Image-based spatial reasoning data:
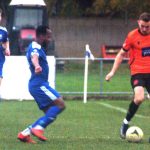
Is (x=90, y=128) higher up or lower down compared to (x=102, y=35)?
higher up

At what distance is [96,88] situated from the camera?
87.7 feet

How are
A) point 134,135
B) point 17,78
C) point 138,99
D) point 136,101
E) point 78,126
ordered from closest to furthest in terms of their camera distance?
1. point 134,135
2. point 138,99
3. point 136,101
4. point 78,126
5. point 17,78

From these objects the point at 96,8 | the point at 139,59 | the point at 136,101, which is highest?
the point at 139,59

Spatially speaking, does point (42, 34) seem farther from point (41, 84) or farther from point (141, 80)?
point (141, 80)

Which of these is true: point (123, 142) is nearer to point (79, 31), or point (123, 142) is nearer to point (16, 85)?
point (16, 85)

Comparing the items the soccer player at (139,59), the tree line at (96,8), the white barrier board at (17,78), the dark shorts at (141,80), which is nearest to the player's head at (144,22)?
the soccer player at (139,59)

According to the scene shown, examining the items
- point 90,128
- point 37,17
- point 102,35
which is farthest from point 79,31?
point 90,128

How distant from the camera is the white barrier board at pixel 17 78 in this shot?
78.9 ft

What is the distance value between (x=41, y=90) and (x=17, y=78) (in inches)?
461

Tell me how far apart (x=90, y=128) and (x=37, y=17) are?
80.0ft

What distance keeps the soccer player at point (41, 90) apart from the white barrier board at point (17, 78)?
1138cm

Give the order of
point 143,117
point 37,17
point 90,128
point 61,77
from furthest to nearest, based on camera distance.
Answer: point 37,17 → point 61,77 → point 143,117 → point 90,128

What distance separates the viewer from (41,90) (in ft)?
41.0

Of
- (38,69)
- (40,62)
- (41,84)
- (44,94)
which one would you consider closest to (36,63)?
(38,69)
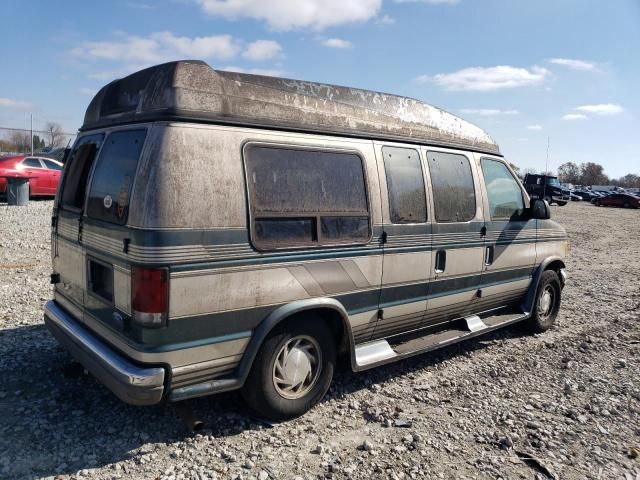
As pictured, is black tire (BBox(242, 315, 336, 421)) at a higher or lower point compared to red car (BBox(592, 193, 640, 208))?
lower

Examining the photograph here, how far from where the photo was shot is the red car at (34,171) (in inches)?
570

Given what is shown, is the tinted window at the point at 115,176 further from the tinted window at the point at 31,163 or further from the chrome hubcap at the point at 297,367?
the tinted window at the point at 31,163

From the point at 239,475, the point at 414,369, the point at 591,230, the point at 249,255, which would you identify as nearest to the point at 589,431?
the point at 414,369

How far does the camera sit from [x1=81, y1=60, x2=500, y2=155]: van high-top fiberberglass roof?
3188 millimetres

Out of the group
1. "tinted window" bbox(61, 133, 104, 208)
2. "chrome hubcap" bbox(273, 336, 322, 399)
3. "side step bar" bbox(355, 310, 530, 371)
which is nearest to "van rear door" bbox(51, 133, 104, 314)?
"tinted window" bbox(61, 133, 104, 208)

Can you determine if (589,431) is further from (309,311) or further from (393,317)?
(309,311)

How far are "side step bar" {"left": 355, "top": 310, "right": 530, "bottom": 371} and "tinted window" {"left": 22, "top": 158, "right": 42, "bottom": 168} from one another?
14389 mm

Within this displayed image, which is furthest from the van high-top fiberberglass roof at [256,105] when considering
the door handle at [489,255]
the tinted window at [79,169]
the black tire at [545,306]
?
the black tire at [545,306]

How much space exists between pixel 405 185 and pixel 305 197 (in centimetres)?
115

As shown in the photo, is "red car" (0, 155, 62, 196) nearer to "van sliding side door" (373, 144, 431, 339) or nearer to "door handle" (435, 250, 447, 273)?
"van sliding side door" (373, 144, 431, 339)

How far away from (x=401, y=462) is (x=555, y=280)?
13.6 ft

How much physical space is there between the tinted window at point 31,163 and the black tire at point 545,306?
14.8 m

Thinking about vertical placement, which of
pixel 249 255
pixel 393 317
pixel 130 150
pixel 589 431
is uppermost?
pixel 130 150

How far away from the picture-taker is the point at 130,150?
10.8ft
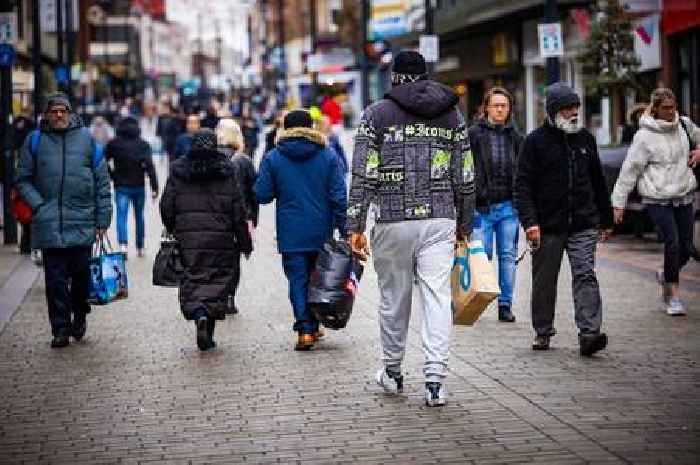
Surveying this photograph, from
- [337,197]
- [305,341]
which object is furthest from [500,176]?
[305,341]

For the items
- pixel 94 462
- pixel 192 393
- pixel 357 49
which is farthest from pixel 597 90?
pixel 357 49

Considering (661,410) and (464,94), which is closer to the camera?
(661,410)

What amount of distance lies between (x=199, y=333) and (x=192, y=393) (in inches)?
74.0

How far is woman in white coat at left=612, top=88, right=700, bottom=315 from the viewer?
13141 millimetres

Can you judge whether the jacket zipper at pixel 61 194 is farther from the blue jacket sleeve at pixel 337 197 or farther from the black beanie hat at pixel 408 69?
the black beanie hat at pixel 408 69

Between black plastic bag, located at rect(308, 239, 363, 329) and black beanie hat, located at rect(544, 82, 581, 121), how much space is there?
66.3 inches

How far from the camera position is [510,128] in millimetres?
13469

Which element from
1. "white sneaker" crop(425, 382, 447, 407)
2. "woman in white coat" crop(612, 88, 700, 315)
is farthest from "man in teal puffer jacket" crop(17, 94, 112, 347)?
"woman in white coat" crop(612, 88, 700, 315)

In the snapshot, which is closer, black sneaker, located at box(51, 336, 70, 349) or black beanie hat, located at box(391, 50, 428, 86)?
black beanie hat, located at box(391, 50, 428, 86)

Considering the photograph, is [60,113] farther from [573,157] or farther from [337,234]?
[573,157]

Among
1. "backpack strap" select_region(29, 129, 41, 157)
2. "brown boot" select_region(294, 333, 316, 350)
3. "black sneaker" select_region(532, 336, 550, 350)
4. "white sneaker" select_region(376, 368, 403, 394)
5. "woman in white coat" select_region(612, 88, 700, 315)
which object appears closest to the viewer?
"white sneaker" select_region(376, 368, 403, 394)

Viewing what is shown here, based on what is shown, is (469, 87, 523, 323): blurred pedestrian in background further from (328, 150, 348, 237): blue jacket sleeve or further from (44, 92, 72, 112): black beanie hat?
(44, 92, 72, 112): black beanie hat

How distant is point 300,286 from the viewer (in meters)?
11.8

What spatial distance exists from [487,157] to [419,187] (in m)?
4.36
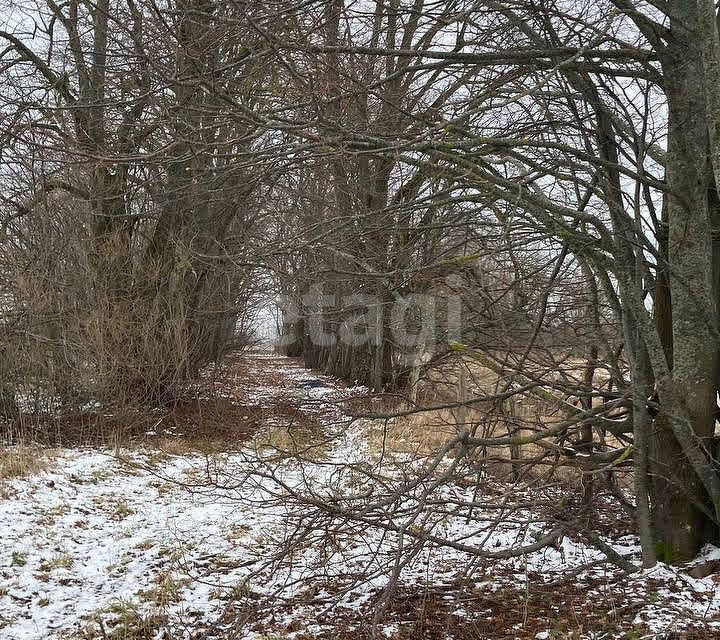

* Short exercise: Copy out the entries unchanged, from the line containing "Can you judge" through the line containing "66.3 inches".

* Exercise solution:
Can you judge whether the jacket zipper at pixel 61 194 is farther from the blue jacket sleeve at pixel 337 197 or farther from the black beanie hat at pixel 408 69?
the black beanie hat at pixel 408 69

Between black plastic bag, located at rect(308, 239, 363, 329) and black beanie hat, located at rect(544, 82, 581, 121), how much space is there?
66.3 inches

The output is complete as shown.